Mid-century, mid century or midcentury?

8 replies

JemIsMyNameNooneElseIsTheSame · 06/06/2017 18:58

Preceding 'furniture'. I don't think there's a definitive answer for this, but which do you favour and why? Need to make a swift decision for branding for my new business. TIA!

OP posts:
Addley · 06/06/2017 19:01

Mid-century for me.

David Crystal is interesting on this, in Making A Point.

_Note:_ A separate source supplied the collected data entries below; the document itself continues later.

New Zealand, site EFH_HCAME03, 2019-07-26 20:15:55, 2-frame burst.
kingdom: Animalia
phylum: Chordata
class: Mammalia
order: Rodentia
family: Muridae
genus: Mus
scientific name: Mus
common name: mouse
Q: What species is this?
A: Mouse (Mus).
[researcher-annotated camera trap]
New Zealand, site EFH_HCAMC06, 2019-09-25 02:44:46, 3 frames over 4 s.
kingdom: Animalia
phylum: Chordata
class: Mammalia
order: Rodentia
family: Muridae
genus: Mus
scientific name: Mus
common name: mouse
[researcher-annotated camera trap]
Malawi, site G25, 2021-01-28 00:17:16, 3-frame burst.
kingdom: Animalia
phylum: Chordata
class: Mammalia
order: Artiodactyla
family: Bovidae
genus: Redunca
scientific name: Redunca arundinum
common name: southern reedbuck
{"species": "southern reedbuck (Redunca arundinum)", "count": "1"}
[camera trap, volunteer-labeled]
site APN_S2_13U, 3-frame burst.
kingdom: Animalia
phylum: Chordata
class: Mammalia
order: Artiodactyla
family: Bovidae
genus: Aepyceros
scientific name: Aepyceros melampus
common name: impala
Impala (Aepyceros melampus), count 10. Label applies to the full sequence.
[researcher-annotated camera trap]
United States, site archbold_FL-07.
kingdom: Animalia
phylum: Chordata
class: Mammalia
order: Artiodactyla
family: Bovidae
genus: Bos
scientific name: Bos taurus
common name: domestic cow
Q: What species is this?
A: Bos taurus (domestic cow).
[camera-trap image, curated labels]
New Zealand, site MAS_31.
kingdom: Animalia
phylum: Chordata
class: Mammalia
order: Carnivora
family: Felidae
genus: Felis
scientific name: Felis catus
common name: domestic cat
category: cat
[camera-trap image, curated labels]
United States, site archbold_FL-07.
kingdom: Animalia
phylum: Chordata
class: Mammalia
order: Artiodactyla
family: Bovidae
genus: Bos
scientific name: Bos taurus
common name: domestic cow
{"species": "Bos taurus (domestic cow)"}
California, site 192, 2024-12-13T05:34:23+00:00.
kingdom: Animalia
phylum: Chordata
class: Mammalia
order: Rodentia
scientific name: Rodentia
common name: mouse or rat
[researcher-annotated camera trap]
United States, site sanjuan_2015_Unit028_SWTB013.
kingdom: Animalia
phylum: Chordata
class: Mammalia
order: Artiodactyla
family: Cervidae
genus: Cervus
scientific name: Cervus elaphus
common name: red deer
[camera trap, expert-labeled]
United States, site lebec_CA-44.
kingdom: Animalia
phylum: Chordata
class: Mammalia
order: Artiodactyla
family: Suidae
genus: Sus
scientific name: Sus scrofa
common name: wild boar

JemIsMyNameNooneElseIsTheSame · 06/06/2017 19:09

I'm thinking the same Addley, but visually 'midcentury' would work much better for my logo. Not sure if I can let the aesthetics win!

OP posts:
finnthepink · 06/06/2017 19:12

First or last.

Last option tends to be more US English but you could use it if you really wanted to.

Golondrina · 06/06/2017 19:15

I would say that if it precedes a noun then it would be hypenated: mid-century furniture. Because it's a compound adjective.

finnthepink · 06/06/2017 20:55

Yes, but there's an ongoing trend in the US towards no hyphen so it's not incorrect as such (not that I like it). Well, this is pedants' corner Grin

VintagePerfumista · 07/06/2017 17:51

It looks wrong in any case because hypens aside, surely you need to specify which century?

VintagePerfumista · 07/06/2017 17:51

hyphens even. Grin

finnthepink · 07/06/2017 20:08

It's the name of a specific style though, mid-century modern.